## Extrait de page
========================================
« Ce jour-là, le 9 avril 1994, je quittais mon pays le Rwanda, évacué avec ma mère et une partie de ma famille par l’armée française.

3 jours auparavant, je vivais le pire jour de ma jeune existence.

Ce 6 avril 1994 fut le jour où je devenais orphelin de père, de la pire manière que l’adolescent de 18 ans que j’étais ne pouvait imaginer.

Ce jour-là mon père s’est rendu tôt le matin à Dar es Salam en Tanzanie, pour un sommet sur la paix au Burundi.

Sur les coups de 20h30, mes cousins Aimé et Eric et moi-même sortions de piscine quand nous avons entendu le bruit de l’avion qui amorçait son atterrissage pour le retour.
Notre résidence privée de Kanombe se trouvant dans l’axe de la piste de l’aéroport, l’avion s’apprêtait à passer au dessus de nous.

Nous avons alors aperçu le Falcon 50 de la présidence du Rwanda par ses lumières à travers les arbres de notre jardin.

Soudain, nous avons vu une grosse trace lumineuse qui partait de la colline voisine de Masaka, au Sud-est de notre résidence, et une forte détonation s’en suivit.
L’avion mis alors les pleins gaz et changea de trajectoire.

En une fraction de seconde, un autre projectile lumineux parti quasi du même endroit que le premier, et cette fois-ci l’avion fut touché et pris feu.

Tout de suite après, il explosa en plein ciel, et les débris en feu s’échouèrent dans notre jardin.
Plus tard, mes deux cousins me diront que je me suis écrié en appelant Papa.

C’est ainsi que j’ai vu mon père nous être arraché atrocement de mes propres yeux.

Avec des militaires de la garde nous avons alors commencé à chercher les corps.

Au sol, nous trouvions éparpillés des morceaux de chair humaine, certains encore brûlants.
L’odeur du kérosène qui se mélangeait à celle de chair humaine qui se consumait était insupportable.
C’était une scène d’horreur. J’ai mis plusieurs années pour que ma mémoire olfactive s’en détache.

C’est dans ces circonstances que nous avons trouvé les premiers corps, jamais entiers, sans possibilité de les identifier.

Soudain, à la lueur d’une lampe torche, un soldat s’écria « le Général ! »
Nous nous sommes alors tous précipités et avons trouvé le corps de mon père allongé dans une plante fleurie de son propre jardin.

J’étais comme anesthésié par cette scène d’horreur où je voyais le corps de mon père inerte, et autour de moi les militaires de la garde se sont tous mis à lui donner un salut d’adieu, certains en sanglot et d’autres complètement perdus.
========================================
## Données présentées

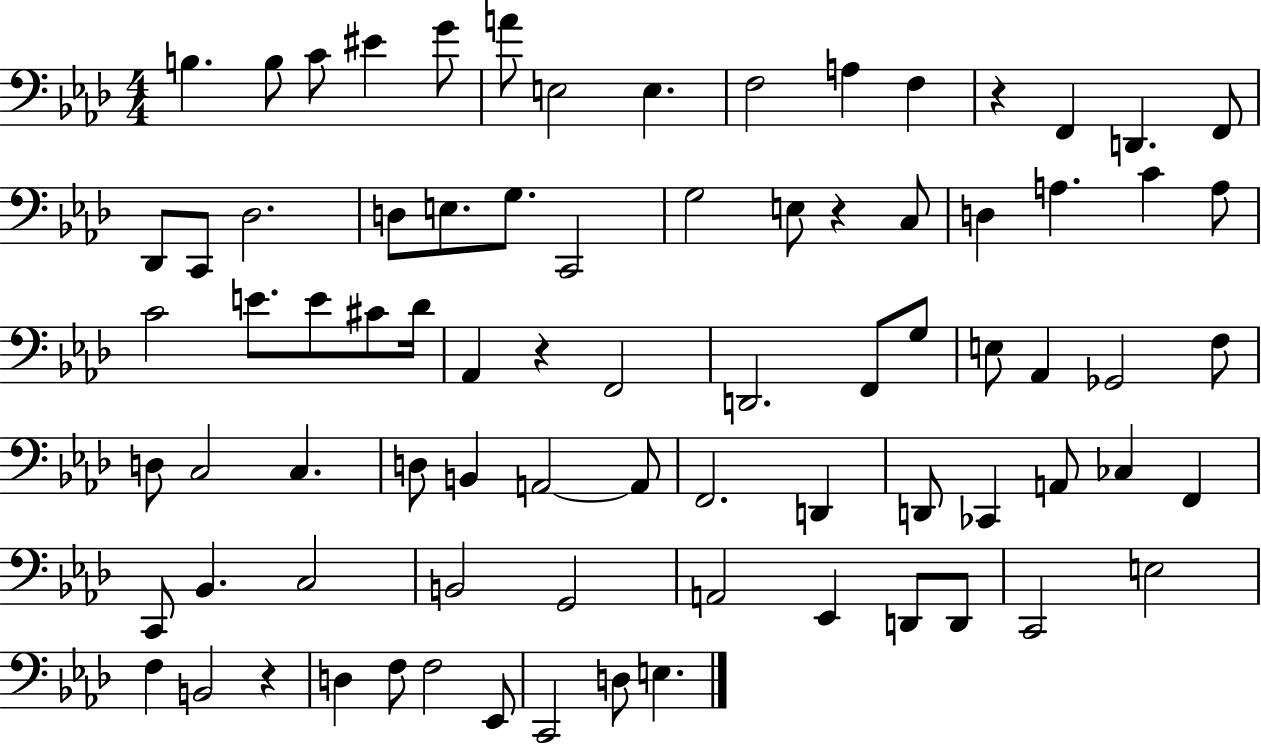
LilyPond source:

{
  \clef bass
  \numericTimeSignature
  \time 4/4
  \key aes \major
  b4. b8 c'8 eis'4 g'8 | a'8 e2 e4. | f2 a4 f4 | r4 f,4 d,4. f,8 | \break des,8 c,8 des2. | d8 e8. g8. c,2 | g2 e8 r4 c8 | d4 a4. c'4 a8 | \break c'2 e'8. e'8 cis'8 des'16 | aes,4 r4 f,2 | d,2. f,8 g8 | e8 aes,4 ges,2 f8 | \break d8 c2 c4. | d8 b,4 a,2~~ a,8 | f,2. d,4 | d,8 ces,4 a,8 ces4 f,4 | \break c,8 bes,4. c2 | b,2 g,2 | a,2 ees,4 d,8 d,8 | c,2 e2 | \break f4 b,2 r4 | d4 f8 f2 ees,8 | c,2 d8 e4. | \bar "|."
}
========================================
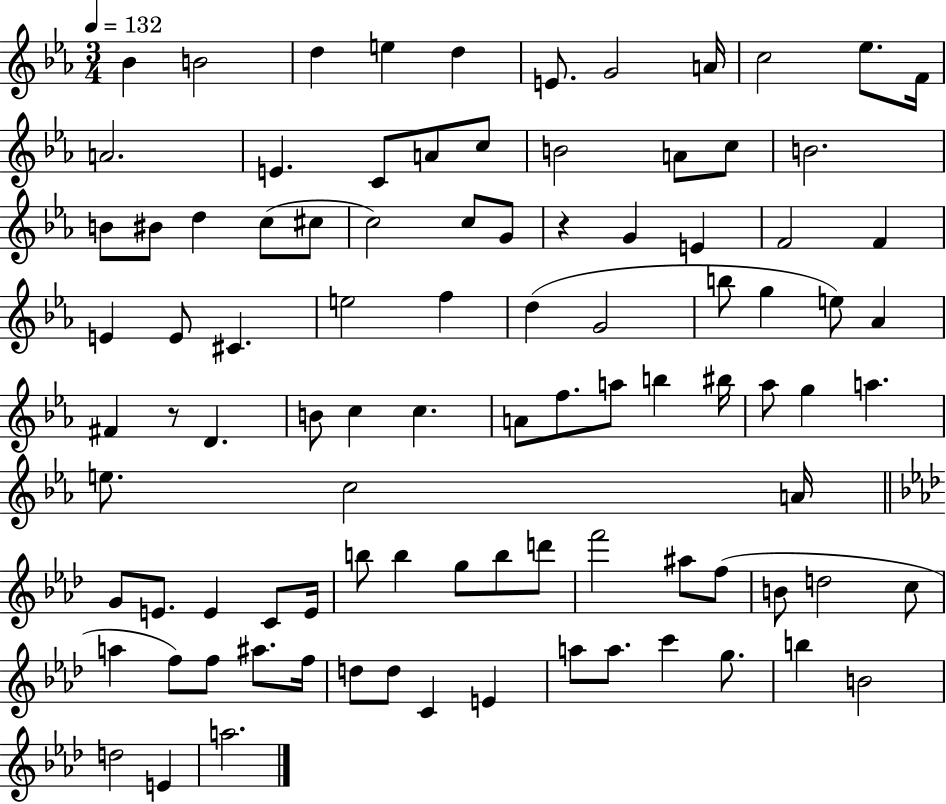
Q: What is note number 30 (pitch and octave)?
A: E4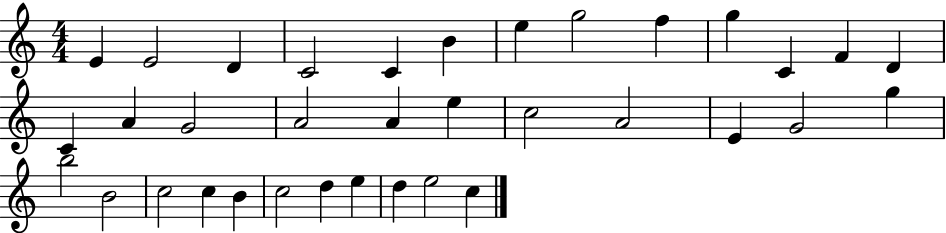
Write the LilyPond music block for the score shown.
========================================
## Consigne
Selon le témoignage, d'où partait la première trace lumineuse aperçue avant la forte détonation ?

## Corrigé
Elle partait de la colline voisine de Masaka, au sud-est de la résidence.